História e racismo
Morreu Marcelino da Mata, figura da
guerra colonial que não reúne consensos, para uns, vilão para outros herói. Para
os portugueses combatentes, que tiveram que ir para a frente da batalha, sem que
nada lhes fosse perguntado, terá sido um herói; para os africanos, um veneno, um
traidor e um demónio! Crimes de guerra? Há quem diga que os cometeu. Há sempre atrocidades
numa guerra, de todas as partes. Certo é que a sua morte volta a abrir a ferida
nunca fechada do colonialismo português e do racismo.
Julgo que está na hora de Portugal
reconhecer os seus erros. Salazar deveria tê-lo reconhecido atempadamente. Não
o fez e os que o seguiram também não. O resultado foi uma guerra colonial que
se estendeu durante anos e uma descolonização mal feita, que obrigou ao
regresso apressado de imensos portugueses, que vieram sem nada, como refugiados
de guerra. Saíram de um país miserável, viviam com algum conforto nas colónias
(bem mais do que os portugueses continentais) e regressaram à miséria
abandonada. Foram absolutamente rejeitados por aqueles que nunca abandonaram o
seu país. Eram cognominados de retornados, uma alcunha que quando pronunciada
ganhava laivos de ressabiamento. Eram a gente que veio retirar postos de
trabalho (muitos deles estatais) aos portugueses de gema que por cá se
mantiveram estoicos, sem a coragem de partir ou a resiliência de ficar,
conforme o ponto de vista.
Uma guerra que deixou estilhaços por
todo o lado: nos portugueses de cá, nos retornados e, sobretudo, nos povos
autóctones das ex-colónias.
Está
mais do que na hora de Portugal e os portugueses reconhecerem que o
comportamento de povo colonizador e imperialista é inaceitável. Os povos dos
territórios ultramarinos lutaram pela sua independência e autodeterminação, com
toda a legitimidade e, na Guiné, a situação foi particularmente feia e difícil.
Se devemos um gigantesco, sincero e contrito pedido de desculpa a todos esses
irmãos? Devemos. Devemos saber olhar para dentro, não apagar a História e saber
lidar com a culpa. É bom que a sintamos coletivamente, como povo. Eu, nascida
já depois do 25 de abril, reconheço a todo o povo o direito à sua
autodeterminação e peço a mais sincera desculpa pela política errada, pela
mania de imperialismo (que só nos desgraçou), pelos desmandos dos meus
antepassados, que não quero ver repetidos, mas antes repudiados.
──────────────────────────────
## TAREFA PROPOSTA 1
Localize nos registos todas as linhas que contêm a palavra "instances" e copie cada uma delas, tendo em conta que maiúsculas e minúsculas contam.
O texto e os registos são materiais independentes entre si.

[Entradas retiradas de uma coleção]
──────────────────────────────
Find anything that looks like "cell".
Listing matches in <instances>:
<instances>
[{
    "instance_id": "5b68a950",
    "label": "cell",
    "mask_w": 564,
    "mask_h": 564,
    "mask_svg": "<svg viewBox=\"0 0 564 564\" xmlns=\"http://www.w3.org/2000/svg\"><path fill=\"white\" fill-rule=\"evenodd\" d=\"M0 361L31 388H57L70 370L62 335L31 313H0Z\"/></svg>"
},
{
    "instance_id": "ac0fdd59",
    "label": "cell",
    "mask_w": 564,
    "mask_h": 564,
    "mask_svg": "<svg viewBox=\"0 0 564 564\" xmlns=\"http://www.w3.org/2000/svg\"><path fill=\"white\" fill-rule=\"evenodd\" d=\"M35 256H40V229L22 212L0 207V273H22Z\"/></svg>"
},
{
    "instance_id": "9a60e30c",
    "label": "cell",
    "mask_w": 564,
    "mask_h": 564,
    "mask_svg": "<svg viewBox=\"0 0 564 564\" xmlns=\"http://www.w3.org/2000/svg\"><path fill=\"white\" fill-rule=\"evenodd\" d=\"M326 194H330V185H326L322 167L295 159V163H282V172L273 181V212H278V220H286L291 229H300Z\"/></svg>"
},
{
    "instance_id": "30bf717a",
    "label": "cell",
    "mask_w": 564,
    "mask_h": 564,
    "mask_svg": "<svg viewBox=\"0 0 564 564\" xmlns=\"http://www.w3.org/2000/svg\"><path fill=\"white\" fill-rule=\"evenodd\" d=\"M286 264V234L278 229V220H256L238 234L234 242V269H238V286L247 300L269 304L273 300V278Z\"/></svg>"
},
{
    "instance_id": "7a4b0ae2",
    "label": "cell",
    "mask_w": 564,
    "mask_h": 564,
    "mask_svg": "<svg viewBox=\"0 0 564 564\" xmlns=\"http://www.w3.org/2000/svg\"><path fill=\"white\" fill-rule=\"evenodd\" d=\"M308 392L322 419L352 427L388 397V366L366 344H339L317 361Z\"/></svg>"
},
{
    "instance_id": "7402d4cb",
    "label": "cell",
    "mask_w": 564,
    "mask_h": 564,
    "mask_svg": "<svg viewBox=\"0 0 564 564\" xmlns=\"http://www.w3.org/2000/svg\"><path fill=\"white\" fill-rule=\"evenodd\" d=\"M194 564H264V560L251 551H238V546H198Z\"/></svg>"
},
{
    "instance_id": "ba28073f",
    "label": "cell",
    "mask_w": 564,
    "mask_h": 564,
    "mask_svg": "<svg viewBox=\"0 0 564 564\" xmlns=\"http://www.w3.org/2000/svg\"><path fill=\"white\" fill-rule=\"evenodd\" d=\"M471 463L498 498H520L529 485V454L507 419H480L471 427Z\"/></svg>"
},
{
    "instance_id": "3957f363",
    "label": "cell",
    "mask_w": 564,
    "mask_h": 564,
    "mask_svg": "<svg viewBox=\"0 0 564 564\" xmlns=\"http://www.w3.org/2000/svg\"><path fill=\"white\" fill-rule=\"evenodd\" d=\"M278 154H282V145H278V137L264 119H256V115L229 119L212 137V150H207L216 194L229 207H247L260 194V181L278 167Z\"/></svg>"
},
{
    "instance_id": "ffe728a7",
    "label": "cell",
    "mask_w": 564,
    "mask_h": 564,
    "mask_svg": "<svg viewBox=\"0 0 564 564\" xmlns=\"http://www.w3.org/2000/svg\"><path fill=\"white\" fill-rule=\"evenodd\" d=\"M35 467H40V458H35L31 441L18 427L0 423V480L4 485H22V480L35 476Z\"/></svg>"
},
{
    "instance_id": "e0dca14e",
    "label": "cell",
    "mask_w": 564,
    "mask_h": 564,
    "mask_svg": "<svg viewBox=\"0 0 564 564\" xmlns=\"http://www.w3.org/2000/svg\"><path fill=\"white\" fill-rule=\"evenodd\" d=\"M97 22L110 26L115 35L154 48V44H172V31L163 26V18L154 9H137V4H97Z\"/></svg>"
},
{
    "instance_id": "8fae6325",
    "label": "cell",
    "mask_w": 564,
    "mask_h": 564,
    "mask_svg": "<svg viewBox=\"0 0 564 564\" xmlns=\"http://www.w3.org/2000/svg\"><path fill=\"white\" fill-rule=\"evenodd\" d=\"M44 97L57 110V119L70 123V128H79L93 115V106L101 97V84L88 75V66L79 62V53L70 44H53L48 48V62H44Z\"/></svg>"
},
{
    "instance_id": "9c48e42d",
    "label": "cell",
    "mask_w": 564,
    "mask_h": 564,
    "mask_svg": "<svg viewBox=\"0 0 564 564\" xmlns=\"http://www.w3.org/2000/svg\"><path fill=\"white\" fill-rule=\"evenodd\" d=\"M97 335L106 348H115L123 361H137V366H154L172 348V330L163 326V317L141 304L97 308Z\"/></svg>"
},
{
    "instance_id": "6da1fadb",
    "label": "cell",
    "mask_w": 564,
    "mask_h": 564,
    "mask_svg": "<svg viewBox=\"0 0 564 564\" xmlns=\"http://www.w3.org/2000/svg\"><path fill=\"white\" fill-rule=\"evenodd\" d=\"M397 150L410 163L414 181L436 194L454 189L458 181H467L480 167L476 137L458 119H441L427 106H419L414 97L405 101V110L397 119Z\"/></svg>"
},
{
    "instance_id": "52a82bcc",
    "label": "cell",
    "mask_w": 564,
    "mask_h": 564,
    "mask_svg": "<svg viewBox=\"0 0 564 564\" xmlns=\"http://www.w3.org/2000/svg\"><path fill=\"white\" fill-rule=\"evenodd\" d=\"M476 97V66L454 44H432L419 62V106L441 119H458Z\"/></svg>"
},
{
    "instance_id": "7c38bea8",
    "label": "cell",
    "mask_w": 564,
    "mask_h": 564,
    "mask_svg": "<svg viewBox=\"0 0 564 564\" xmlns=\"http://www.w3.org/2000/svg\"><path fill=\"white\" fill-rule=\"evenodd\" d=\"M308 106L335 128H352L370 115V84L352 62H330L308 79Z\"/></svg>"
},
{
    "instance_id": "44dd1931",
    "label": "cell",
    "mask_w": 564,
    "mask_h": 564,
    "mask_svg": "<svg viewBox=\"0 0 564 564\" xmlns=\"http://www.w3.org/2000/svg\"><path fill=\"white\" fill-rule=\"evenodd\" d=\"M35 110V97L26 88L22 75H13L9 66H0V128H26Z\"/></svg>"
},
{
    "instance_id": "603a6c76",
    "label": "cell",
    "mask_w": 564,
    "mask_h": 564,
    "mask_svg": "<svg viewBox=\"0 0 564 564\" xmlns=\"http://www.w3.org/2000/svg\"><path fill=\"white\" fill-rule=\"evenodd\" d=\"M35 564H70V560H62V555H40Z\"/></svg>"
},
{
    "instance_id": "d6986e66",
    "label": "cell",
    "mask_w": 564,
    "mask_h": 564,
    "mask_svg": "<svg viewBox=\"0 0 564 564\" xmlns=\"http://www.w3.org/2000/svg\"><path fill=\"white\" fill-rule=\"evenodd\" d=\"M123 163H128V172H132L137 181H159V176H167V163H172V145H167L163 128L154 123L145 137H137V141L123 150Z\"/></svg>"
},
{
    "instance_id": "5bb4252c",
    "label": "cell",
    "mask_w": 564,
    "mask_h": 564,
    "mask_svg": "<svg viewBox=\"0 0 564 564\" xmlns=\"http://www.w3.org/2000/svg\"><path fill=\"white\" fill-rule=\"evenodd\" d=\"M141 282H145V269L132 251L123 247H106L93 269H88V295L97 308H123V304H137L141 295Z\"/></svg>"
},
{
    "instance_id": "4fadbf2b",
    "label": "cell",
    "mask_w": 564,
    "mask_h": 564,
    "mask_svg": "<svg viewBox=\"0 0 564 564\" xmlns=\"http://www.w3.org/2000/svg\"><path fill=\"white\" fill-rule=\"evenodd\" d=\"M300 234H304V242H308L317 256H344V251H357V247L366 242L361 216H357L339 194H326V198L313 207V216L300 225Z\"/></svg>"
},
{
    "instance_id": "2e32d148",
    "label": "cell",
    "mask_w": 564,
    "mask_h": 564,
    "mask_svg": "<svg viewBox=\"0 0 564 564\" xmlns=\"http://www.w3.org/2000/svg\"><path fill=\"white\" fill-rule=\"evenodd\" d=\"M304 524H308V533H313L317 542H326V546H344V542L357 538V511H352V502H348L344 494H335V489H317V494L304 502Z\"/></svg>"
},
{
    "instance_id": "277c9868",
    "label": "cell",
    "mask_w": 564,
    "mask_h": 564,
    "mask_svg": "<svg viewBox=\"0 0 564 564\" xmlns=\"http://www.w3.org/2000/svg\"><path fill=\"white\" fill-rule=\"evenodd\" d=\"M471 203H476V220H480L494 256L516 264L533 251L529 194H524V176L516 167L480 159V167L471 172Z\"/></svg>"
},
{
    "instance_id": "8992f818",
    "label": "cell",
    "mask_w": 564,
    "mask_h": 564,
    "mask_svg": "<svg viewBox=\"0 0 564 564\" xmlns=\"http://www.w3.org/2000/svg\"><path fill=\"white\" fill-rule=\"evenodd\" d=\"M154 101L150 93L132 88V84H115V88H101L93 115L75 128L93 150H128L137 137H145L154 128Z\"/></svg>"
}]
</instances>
──────────────────────────────
## TAREFA PROPOSTA 2
As afirmações seguintes estão de acordo com o texto sobre história e racismo? Responda sim ou não a cada uma, citando as palavras do texto que o decidem. (a) Quem escreve nasceu antes do 25 de abril. (b) Os retornados foram rejeitados pelos que nunca abandonaram o país. (c) Nas colónias, os portugueses viviam com mais conforto do que os portugueses continentais.

## RESPOSTA AO EXERCÍCIO 1
Listing matches in <instances>:
<instances>
</instances>

## RESPOSTA AO EXERCÍCIO 2
(a) Não: "Eu, nascida já depois do 25 de abril".
(b) Sim: "Foram absolutamente rejeitados por aqueles que nunca abandonaram o seu país."
(c) Sim: "viviam com algum conforto nas colónias (bem mais do que os portugueses continentais)".